DUBAI (Reuters) – Dubai World, a Dubai government holding company, filed a lawsuit in the United States this week against the former head of a subsidiary it accuses of fraud costing the United Arab Emirates firm millions of dollars.
“This complaint is based on a sinister plan that was orchestrated and carried out by defendant Herve Jaubert,” said the court document. The suit was filed on Tuesday.
Jaubert was the chief executive of Dubai World subsidiary Exomos, which was established in 2004 to design and manufacture submarines, Dubai World said in a separate statement.
“Dubai World is fully confident that the U.S. court will come to the same conclusion as a Dubai court did in April 2009: that Mr. Jaubert misrepresented his ability to design and build submarines to obtain his position as CEO of Exomos, and then used that position to steal millions of dollars from Dubai World,” the firm said in the statement.

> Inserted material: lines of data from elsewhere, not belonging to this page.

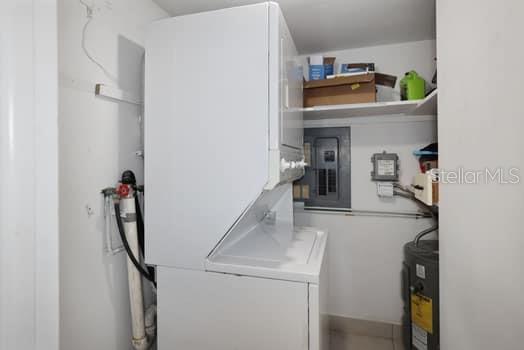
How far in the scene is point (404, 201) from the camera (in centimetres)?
246

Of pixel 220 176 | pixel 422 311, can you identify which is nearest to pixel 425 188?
pixel 422 311

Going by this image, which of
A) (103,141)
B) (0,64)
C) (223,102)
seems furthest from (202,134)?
(0,64)

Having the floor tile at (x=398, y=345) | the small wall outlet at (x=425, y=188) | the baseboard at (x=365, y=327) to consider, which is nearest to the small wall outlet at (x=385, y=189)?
the small wall outlet at (x=425, y=188)

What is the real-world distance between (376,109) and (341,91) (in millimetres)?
363

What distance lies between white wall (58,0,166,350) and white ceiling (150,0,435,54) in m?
0.60

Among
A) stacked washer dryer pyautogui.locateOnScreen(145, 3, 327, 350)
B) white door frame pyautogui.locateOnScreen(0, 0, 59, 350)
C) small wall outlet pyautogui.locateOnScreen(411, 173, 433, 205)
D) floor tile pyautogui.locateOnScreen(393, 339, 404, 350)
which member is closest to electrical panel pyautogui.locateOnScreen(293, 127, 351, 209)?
small wall outlet pyautogui.locateOnScreen(411, 173, 433, 205)

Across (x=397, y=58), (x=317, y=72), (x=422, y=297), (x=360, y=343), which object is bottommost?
(x=360, y=343)

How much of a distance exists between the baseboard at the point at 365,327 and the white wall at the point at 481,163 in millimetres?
1258

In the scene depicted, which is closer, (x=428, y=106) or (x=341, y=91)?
(x=428, y=106)

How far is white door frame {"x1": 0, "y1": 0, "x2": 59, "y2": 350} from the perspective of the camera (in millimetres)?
661

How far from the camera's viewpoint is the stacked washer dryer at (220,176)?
3.97 ft

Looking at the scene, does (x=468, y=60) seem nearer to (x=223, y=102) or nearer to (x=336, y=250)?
(x=223, y=102)

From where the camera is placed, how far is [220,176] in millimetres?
1283

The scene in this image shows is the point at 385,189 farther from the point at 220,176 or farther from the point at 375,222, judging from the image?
the point at 220,176
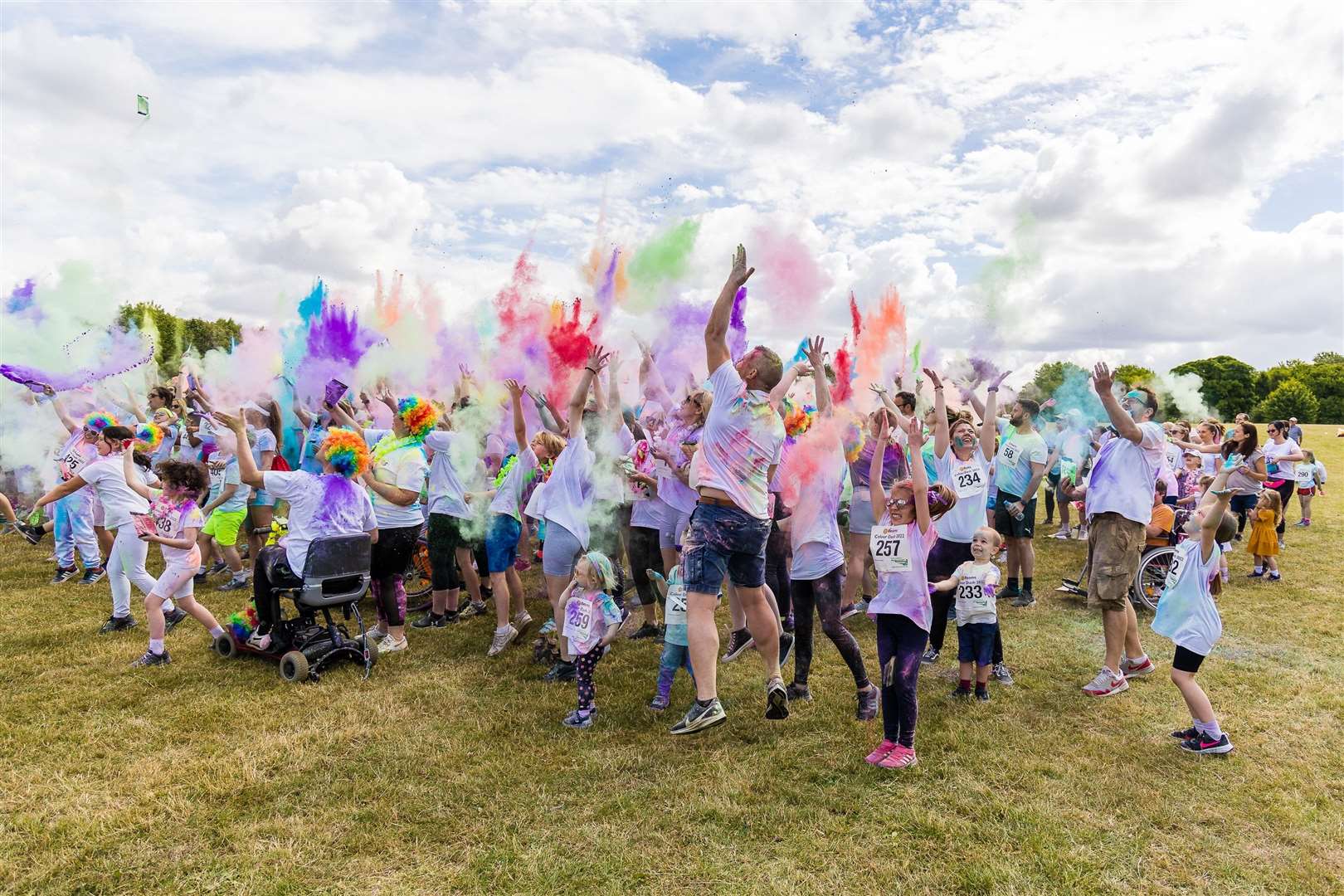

“The company is accusing him of fraud, theft and related charges linked to his time as CEO of Dubai World subsidiary Exomos,” it said, adding that the lawsuit was being filed in Florida because that is where Jaubert had fled to from the United Arab Emirates (UAE).
William Hess, a Florida lawyer representing Jaubert, said the allegations were false.
“I think that people are going to find it hard to believe that this multibillion corporation … was duped by Herve Jaubert and it took them years to figure it out,” he said by telephone from Stuart, Florida.
Hess said the lawsuit was little more than a “defensive” move, following Jaubert’s own suit against Dubai World, filed in a Florida state court last week.
Jaubert’s suit alleges Dubai World made promises that it did not keep in addition to false imprisonment, abuse of process and defamation.
Jaubert currently lives in the United States and is about to publish a book, “Escape From Dubai,” about his time at Exomos. (escapefromdubai.com).
Dubai, one of seven emirates in the UAE federation, has been hit badly by the financial crisis with many government and private sector firms facing financial straits.
Dubai World in June hired AlixPartners, turnaround experts advising on General Motors’ bankruptcy, to help restructure the group as it faces $59 billion in liabilities.